>> Begin

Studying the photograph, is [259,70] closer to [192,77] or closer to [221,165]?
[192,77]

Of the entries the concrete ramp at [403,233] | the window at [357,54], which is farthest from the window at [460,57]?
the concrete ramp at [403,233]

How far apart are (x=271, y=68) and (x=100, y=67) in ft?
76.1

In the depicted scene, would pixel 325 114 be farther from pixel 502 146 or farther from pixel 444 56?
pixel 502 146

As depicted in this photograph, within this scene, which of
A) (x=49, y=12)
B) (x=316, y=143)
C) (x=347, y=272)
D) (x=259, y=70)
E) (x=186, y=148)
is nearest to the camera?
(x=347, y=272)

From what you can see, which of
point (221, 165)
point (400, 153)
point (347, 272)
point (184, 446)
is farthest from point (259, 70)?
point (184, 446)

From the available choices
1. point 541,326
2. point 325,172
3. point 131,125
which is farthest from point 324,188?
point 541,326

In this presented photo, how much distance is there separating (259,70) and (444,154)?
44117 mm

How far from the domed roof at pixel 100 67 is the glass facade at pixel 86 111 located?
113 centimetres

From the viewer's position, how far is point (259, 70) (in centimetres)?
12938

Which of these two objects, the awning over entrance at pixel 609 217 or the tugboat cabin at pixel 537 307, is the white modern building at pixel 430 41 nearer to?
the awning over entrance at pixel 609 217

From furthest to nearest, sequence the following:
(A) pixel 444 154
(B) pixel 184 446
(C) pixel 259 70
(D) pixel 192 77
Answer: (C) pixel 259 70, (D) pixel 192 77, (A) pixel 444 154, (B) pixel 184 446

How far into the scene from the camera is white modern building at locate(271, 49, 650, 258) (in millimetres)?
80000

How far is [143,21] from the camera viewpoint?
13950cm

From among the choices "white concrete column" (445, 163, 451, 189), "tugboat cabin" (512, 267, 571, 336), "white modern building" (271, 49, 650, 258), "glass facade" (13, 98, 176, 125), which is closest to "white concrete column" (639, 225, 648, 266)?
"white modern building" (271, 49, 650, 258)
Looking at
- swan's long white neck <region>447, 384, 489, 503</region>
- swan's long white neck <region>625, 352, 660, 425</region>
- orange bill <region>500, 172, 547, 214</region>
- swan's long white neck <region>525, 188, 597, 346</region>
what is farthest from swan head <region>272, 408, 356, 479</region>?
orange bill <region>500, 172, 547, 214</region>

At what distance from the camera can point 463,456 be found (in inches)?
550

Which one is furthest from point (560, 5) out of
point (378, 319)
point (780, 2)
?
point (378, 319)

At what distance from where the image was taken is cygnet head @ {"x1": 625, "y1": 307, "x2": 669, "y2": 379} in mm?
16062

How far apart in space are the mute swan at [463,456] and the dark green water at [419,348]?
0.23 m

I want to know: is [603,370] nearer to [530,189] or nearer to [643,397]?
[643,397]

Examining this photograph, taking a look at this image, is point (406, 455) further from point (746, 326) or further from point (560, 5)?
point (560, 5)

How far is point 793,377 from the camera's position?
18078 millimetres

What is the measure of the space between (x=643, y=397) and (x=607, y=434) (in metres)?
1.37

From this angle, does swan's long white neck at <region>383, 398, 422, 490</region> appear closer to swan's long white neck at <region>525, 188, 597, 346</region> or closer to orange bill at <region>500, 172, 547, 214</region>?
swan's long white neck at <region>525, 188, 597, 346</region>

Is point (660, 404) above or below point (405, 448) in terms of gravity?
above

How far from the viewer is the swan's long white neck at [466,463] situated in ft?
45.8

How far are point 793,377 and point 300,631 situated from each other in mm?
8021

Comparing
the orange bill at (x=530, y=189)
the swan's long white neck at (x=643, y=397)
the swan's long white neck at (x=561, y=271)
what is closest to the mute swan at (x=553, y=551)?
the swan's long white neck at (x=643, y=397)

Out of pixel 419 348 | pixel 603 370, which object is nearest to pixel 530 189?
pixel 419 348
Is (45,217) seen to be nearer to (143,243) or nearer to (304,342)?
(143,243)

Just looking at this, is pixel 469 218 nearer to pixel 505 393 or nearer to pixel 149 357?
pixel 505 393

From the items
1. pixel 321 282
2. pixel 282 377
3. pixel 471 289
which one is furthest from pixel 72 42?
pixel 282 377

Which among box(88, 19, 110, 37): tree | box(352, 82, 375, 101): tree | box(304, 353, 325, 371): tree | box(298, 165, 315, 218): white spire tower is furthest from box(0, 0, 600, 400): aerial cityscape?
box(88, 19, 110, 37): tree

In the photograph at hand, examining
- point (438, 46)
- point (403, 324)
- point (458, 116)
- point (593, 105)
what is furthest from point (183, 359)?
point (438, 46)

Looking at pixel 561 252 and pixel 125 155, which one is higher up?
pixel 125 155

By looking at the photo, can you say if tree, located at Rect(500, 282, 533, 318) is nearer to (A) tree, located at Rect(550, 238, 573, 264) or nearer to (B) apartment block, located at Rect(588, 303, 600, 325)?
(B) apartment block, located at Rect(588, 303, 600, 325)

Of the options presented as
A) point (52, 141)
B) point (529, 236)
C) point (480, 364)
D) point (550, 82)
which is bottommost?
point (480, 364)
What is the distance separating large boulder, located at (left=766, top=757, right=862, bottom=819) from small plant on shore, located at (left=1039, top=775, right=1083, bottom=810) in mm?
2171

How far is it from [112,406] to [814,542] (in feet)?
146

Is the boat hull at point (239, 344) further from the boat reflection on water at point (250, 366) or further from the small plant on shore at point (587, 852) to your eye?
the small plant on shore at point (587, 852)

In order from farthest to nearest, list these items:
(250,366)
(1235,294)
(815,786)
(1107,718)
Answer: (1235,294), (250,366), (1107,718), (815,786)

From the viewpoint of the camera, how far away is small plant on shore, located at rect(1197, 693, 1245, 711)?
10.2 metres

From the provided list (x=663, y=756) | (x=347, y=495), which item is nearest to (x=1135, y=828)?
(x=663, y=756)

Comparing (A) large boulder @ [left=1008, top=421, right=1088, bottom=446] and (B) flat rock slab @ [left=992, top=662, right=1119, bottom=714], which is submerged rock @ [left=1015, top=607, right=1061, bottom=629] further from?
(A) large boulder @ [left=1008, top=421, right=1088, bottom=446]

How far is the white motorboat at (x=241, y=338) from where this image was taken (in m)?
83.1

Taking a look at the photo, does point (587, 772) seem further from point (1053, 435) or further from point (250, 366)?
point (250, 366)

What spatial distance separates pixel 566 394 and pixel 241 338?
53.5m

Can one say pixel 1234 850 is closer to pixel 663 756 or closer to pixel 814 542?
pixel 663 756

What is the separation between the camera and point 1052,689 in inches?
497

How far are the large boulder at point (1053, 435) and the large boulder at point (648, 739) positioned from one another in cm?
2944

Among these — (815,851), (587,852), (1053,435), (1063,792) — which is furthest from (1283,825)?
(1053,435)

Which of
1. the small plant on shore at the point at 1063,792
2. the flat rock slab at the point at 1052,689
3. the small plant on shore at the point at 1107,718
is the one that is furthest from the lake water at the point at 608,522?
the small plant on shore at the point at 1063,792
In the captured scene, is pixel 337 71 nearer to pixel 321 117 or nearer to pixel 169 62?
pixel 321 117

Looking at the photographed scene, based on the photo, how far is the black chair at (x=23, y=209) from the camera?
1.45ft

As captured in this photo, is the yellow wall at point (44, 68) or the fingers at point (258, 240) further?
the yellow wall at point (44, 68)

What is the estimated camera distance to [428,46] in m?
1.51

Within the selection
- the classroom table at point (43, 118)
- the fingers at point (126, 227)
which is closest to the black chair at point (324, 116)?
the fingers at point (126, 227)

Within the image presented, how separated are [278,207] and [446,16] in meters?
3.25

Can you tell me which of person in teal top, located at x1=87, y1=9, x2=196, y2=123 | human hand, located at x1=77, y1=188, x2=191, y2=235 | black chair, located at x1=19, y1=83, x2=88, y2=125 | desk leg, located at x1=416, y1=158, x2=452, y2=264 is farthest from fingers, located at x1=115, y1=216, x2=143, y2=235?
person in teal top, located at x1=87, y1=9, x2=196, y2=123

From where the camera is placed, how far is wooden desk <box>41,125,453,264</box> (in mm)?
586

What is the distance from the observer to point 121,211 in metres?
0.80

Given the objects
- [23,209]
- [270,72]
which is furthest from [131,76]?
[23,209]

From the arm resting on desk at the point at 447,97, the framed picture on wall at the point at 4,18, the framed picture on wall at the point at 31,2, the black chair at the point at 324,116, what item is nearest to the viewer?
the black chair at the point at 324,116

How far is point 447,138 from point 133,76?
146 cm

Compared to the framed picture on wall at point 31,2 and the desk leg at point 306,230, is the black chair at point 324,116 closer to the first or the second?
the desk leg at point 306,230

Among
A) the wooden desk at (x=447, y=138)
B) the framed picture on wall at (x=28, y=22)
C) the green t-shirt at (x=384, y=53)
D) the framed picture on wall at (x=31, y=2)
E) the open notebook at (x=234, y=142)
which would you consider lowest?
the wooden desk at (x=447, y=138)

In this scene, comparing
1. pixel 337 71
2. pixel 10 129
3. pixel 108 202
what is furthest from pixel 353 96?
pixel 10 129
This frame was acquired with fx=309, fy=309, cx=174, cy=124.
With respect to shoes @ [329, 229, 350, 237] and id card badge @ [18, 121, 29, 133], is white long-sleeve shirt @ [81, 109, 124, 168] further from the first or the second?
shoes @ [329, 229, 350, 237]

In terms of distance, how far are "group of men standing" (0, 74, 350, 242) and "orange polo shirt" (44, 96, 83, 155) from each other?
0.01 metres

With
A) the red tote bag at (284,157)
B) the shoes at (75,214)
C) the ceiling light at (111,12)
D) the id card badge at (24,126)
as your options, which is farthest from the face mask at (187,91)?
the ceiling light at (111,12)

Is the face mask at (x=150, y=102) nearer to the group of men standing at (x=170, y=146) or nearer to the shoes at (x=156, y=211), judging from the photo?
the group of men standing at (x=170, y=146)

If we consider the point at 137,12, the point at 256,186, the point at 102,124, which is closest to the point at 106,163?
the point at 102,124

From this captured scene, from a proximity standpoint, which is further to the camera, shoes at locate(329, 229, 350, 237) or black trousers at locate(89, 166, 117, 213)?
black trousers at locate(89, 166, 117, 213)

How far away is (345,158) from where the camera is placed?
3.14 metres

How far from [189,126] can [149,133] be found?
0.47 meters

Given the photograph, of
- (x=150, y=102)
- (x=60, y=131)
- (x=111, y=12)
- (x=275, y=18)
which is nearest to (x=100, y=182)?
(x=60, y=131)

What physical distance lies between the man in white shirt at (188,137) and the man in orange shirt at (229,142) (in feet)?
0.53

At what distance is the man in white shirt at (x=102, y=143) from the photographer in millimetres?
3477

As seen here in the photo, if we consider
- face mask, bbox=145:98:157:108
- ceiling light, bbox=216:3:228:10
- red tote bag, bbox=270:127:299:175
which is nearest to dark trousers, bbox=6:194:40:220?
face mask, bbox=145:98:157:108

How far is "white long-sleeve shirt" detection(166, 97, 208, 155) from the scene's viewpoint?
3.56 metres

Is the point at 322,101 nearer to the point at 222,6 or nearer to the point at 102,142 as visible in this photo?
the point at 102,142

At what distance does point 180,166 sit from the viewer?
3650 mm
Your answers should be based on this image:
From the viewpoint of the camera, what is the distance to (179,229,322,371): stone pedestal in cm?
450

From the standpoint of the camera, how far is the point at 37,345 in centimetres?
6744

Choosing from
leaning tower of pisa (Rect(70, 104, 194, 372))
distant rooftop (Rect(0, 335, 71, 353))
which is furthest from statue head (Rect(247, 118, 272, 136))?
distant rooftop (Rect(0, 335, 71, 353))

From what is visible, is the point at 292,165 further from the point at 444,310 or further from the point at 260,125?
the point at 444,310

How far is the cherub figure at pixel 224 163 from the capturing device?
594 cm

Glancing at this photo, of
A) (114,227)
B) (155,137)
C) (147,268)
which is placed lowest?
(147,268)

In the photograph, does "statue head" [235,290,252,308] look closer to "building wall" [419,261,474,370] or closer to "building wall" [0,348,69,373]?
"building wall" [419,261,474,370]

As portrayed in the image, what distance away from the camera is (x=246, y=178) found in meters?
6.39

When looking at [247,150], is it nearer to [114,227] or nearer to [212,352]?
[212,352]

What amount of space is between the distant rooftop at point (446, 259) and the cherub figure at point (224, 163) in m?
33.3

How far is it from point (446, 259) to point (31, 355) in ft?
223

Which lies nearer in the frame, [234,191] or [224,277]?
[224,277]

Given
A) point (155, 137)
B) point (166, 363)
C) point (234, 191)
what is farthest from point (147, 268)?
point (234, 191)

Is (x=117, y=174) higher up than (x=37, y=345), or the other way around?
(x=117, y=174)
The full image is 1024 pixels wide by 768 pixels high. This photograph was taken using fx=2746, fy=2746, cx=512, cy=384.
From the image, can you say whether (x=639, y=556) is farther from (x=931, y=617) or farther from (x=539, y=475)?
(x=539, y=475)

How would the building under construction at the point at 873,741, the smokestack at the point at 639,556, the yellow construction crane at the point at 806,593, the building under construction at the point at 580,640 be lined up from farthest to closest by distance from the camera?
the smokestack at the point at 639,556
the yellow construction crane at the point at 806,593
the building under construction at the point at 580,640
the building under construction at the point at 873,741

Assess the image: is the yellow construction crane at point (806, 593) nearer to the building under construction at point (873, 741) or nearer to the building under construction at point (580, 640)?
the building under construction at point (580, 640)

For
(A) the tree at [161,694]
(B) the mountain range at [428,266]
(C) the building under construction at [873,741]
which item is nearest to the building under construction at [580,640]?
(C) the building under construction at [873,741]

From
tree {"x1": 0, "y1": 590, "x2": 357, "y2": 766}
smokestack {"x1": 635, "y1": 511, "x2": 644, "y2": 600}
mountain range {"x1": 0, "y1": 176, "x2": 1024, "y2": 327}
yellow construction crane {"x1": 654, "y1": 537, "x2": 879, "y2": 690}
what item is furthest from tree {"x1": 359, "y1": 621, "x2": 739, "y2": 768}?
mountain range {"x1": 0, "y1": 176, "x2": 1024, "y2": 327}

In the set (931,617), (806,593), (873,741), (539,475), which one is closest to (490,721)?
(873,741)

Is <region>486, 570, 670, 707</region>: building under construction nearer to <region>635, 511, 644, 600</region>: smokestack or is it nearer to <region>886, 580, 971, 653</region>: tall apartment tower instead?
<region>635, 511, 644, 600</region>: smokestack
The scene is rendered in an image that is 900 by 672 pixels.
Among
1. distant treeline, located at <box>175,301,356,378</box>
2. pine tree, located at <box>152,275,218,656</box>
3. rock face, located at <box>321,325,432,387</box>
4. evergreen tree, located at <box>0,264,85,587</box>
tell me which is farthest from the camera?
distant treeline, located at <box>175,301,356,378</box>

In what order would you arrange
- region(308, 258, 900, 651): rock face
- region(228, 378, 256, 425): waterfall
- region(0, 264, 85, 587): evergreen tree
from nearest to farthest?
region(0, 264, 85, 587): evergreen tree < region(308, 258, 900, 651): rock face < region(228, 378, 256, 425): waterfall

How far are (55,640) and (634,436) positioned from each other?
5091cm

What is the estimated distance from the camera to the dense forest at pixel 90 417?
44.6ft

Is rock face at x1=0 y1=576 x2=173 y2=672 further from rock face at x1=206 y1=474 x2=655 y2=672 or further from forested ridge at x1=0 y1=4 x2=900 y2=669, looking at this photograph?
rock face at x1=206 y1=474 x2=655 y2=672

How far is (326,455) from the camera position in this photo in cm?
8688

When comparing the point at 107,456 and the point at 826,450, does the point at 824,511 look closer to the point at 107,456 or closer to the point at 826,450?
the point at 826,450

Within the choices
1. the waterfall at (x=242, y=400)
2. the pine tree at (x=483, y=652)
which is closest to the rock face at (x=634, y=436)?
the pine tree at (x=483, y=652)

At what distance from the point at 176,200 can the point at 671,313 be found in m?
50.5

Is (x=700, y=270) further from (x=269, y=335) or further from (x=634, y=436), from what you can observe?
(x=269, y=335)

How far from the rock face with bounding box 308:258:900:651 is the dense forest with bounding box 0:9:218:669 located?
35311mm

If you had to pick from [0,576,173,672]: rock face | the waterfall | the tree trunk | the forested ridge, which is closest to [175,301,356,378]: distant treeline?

>> End

• [Work required] From the records above, pick out each line that contains the string "right" and copy those lines in full.

• [Result of the task]
What is the distance separating large boulder, located at (left=766, top=757, right=862, bottom=819) from small plant on shore, located at (left=1039, top=775, right=1083, bottom=810) in mm?
Comparing (A) large boulder @ [left=1008, top=421, right=1088, bottom=446] and (B) flat rock slab @ [left=992, top=662, right=1119, bottom=714], which is submerged rock @ [left=1015, top=607, right=1061, bottom=629] further from?
(A) large boulder @ [left=1008, top=421, right=1088, bottom=446]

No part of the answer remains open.